Pourtant, un certain courage — disons, une adrénaline optimiste — me pousse à débrancher mon camion, à allumer toutes les lumières des stands (« Même pas peur, les gars ! »), puis à bondir au volant.
Je place l’Iveco en position de bélier pour défoncer la grille d’accès au besoin.
Bon… l’Iveco 35 Super Daily n’avait ni la puissance ni l’ambition pour une telle carrière.
Mais il faut parfois laisser un peu de place à l’espoir naïf.
Alors que le jour étire ses premiers traits, j’observe enfin mieux : ils sont nombreux, oui… mais aucun ne vient vers moi.

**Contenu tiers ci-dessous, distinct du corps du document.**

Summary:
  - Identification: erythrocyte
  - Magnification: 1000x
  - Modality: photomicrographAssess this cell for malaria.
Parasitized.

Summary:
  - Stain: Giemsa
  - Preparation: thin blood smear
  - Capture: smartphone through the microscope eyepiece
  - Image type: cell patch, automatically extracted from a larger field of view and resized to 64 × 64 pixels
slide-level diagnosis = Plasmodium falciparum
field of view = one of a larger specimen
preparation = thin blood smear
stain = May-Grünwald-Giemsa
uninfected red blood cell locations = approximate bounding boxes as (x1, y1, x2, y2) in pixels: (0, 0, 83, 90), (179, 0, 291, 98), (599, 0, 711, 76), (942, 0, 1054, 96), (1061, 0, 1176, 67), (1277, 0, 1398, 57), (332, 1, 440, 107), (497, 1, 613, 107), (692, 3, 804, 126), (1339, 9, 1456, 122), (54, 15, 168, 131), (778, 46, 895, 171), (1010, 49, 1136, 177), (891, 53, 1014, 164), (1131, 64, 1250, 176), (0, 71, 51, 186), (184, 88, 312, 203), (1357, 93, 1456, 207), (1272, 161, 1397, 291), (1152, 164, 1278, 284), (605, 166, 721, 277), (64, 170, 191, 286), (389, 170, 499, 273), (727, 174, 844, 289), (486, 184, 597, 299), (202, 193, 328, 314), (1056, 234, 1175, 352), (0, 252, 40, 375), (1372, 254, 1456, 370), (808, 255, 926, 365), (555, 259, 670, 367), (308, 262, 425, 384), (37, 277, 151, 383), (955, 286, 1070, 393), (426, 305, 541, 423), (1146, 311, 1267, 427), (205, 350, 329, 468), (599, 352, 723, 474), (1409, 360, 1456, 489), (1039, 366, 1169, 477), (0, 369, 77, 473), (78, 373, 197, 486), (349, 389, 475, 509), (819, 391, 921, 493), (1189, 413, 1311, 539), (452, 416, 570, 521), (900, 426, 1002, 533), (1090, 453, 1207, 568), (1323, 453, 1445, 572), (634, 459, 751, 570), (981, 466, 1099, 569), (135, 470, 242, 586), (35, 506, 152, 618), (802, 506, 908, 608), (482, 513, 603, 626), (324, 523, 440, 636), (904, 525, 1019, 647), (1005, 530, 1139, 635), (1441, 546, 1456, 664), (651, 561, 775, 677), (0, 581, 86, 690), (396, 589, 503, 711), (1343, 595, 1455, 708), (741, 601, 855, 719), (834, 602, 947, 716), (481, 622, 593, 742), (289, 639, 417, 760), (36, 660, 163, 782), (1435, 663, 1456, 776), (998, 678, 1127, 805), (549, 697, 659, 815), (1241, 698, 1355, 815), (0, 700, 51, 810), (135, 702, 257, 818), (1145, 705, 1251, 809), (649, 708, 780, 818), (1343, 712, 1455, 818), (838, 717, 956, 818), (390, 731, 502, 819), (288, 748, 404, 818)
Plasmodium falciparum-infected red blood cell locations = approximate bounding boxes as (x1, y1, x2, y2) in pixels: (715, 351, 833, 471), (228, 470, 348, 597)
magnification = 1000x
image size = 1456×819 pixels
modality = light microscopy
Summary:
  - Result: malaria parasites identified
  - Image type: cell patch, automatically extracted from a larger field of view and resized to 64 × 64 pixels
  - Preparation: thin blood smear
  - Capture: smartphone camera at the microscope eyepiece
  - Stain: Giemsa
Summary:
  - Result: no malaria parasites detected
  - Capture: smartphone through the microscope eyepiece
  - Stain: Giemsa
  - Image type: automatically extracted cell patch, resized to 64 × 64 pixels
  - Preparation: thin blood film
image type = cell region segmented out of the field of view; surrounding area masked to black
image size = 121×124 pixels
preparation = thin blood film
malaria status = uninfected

Mon corps, lui, choisit précisément ce moment pour se figer.
Je deviens un tronc d’arbre tremblant. Impossible de bouger. Plus rien ne répond.
J’appelle le propriétaire.
Le langage humain n’était plus disponible dans mon système.
Il a compris l’essentiel :
« J’appelle la gendarmerie.
J’arrive. »
Bien. Vite. Merci.
Après une éternité, les gyrophares percent enfin la pâleur du matin. Sirènes, lumière bleue, agitation.
Les mystérieux visiteurs disparaissent immédiatement dans le bois, sans demander leur reste.
Je descends du camion.
Résultat des courses : ils étaient simplement venus vandaliser la piste pour une sombre histoire de conflit interne entre associés.
Rien à voir avec moi.
Rien de personnel.
Personne n’avait prévu de transformer mon existence en thriller.
J’ai passé le reste de la journée à la gendarmerie, secouée, tremblante, incapable d’atterrir. Ils m’ont gardée jusqu’à ce que je retrouve un aspect vaguement normal.
Peut-être les avais-je, moi, un peu inquiétés.
Ce que j’ai retenu de cette nuit si singulière :
la peur nous transforme en êtres prodigieusement efficaces dans l’action… et incroyablement vulnérables dans l’attente.
C’était il y a vingt-cinq ans.
Je n’ai rien gardé de cette vie nomade — juste les histoires… et quelques plumes de corbeaux qui, j’en suis sûre, ne m’ont jamais vraiment oubliée.